→ Instructions to follow: In the records below, find each line holding the word "measured" and copy it.

-------- Data extract

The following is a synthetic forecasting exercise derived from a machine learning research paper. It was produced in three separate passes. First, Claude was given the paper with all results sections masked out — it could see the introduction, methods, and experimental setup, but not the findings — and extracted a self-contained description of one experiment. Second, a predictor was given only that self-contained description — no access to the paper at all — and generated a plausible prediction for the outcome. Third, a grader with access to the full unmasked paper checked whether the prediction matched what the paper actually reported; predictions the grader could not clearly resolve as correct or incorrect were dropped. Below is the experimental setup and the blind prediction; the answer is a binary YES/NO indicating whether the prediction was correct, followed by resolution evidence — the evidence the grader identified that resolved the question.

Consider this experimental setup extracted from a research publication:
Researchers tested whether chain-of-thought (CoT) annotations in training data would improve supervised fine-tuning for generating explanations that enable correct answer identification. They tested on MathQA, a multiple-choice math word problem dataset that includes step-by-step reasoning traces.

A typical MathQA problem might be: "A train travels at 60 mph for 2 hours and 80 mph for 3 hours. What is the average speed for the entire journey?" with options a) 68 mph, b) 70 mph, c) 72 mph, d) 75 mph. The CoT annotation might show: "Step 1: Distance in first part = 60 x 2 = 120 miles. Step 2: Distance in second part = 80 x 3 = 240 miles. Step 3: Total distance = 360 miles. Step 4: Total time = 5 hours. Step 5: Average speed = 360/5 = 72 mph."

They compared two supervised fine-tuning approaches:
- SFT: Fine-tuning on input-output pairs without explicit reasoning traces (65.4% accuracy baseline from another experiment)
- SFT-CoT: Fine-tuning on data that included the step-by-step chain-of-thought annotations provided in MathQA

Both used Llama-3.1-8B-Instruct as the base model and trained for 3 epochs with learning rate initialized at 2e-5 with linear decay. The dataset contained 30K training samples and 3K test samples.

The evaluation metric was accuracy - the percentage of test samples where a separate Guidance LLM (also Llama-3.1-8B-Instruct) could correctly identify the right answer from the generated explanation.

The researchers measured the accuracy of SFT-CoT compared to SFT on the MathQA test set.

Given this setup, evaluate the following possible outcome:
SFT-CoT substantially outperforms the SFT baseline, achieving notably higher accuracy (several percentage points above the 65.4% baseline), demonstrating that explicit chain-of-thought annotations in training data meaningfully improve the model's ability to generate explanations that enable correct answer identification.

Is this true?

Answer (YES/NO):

----------------
-------- Data extract

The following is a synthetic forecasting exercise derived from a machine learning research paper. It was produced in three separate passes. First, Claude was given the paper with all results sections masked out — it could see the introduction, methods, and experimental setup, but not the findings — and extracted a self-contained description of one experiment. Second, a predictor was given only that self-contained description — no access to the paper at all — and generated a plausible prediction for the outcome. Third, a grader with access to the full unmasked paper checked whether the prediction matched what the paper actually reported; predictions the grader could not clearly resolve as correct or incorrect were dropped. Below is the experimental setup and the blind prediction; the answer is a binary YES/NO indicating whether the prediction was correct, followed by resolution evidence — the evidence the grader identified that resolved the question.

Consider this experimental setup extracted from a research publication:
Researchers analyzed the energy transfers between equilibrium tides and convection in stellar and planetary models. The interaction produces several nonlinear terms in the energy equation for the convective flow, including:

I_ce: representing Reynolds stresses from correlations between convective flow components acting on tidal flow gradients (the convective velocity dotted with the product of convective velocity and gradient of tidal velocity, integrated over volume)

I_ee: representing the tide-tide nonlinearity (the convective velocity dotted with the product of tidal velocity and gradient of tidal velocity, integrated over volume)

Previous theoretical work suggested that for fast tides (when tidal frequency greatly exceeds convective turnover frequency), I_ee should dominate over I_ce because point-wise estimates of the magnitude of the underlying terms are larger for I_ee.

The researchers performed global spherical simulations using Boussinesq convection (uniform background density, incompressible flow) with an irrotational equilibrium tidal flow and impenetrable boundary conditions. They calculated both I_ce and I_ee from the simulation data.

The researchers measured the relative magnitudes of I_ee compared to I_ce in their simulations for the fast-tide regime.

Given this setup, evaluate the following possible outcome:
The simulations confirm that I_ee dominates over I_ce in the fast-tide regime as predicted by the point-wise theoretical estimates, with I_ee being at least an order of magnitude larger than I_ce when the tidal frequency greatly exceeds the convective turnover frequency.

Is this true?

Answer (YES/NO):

----------------

→ Solved problem:
The researchers measured the accuracy of SFT-CoT compared to SFT on the MathQA test set.
The researchers measured the relative magnitudes of I_ee compared to I_ce in their simulations for the fast-tide regime.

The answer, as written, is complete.